Bobby Cuza Quota system hurts Title IX's intentions

The Stanford Daily Online
May 14, 1997

Title IX was a good concept with good intentions when it was first introduced in 1972. But in the scramble for compliance, schools have enforced the law unfairly. The way it is being implemented at most schools, Title IX has degenerated into a quota system, which anyone can agree is a misdirected method for change.

Consider this: According to a recent gender-equity study by the NCAA, college women have gained more than 5,000 sports opportunities in the past five years, while men have lost 17,000.

And this is nondiscrimination? It sounds to me more like preferential treatment, which Title IX expressly states is not required.

Stanford has been one of the lucky ones. According to a recently published report, the University ranks among the nation's best in Title IX compliance, with women accounting for 50 percent of the undergraduate population and 45 percent of the varsity athletes, a mere 5-percent discrepancy. The Athletics Department has achieved this balance by adding more varsity women's sports - most recently, lacrosse, water polo and synchronized swimming - without eliminating any men's programs.

Then again, with football gobbling up 85 scholarships, varsity men's sports like volleyball and water polo (two of the school's most perennially successful programs) have been left with as few as four scholarships to divvy up among a much higher number of athletes. (And the sword can cut both ways; because of Title IX regulations, four years ago Stanford was forced to cut a popular, women-only self-defense class offered by a group called Women Defending Ourselves.)

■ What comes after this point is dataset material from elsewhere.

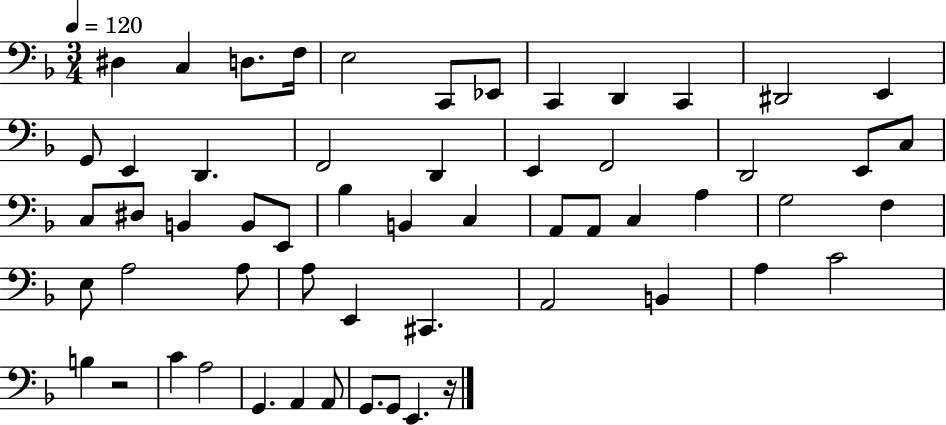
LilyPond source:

But men's sports have not been so fortunate at most schools, where more and more, administrators are opting to cut expensive, non-revenue sports like gymnastics, wrestling, golf and water polo. God forbid a school should cut funding for football or basketball; after all, those are the cash cows that help fund the rest of the department. (At Syracuse, which boasts successful programs in football and men's hoops, those two sports generate 98 percent of the athletic revenue.)

The problem is that football eats up more than twice as many scholarships as any other sport, with no equivalent sport for women. The unfortunate consequence is that men who don't play a sport involving a helmet and shoulder pads get the shaft. And where is the fairness in that?

The intent of Title IX is undeniably just, but by forcing schools to operate on a quota system, it fails to take into consideration both the interests and the abilities of students. The question basically boils down to this: Should a school be obligated to fill its varsity rosters with equal numbers of men and women when more men than women want to participate?

If there are more men who want to participate, it hardly seems fair that they should have to compete for the scraps left over after all the women (and football players) have been accommodated.

Granted, Title IX was enacted under the implicit assumption that women will play sports in equal numbers as men if given the opportunity.

The problem is that the opportunities for women are now beginning to outpace their interest and ability. Maybe one day sports like women's water polo will reach the same level of interest and participation as men's water polo, but for now, they haven't.

As Maureen Mahoney points out in the May 5 issue of Sports Illustrated, we should employ the same logic that keeps us from banning collegiate dance programs that are 90 percent women or engineering programs that are 70 percent male. It would be nothing short of ludicrous to suggest that a school receiving applications from 75 qualified female dancers and 25 qualified male dancers should accept equal numbers of each into a 50-member program.

This is not to say that there has been no progress in women's athletics; to the contrary, since the creation of Title IX, more and more female athletes of all ages are participating in sports. But when nondiscrimination against women is being achieved by discrimination against men, another solution has to be devised.

Maybe the changes don't need to be made at the top. The ratio of male to female athletes in high school is still roughly two to one; to go from those kinds of numbers at the high school level to 50/50 at the college level is to eliminate opportunities for thousands of men. Why not implement equality at the lower levels, and watch the effects filter up rather than down?

The bottom line is that two wrongs don't make a right. No one is arguing that women should not receive the same opportunities as men in college athletics. But there is an inherent difficulty in a policy that forces schools to eliminate opportunities rather than enhance them. Equal opportunity comes from well-reasoned, fair-minded policies - not from numerical formulas.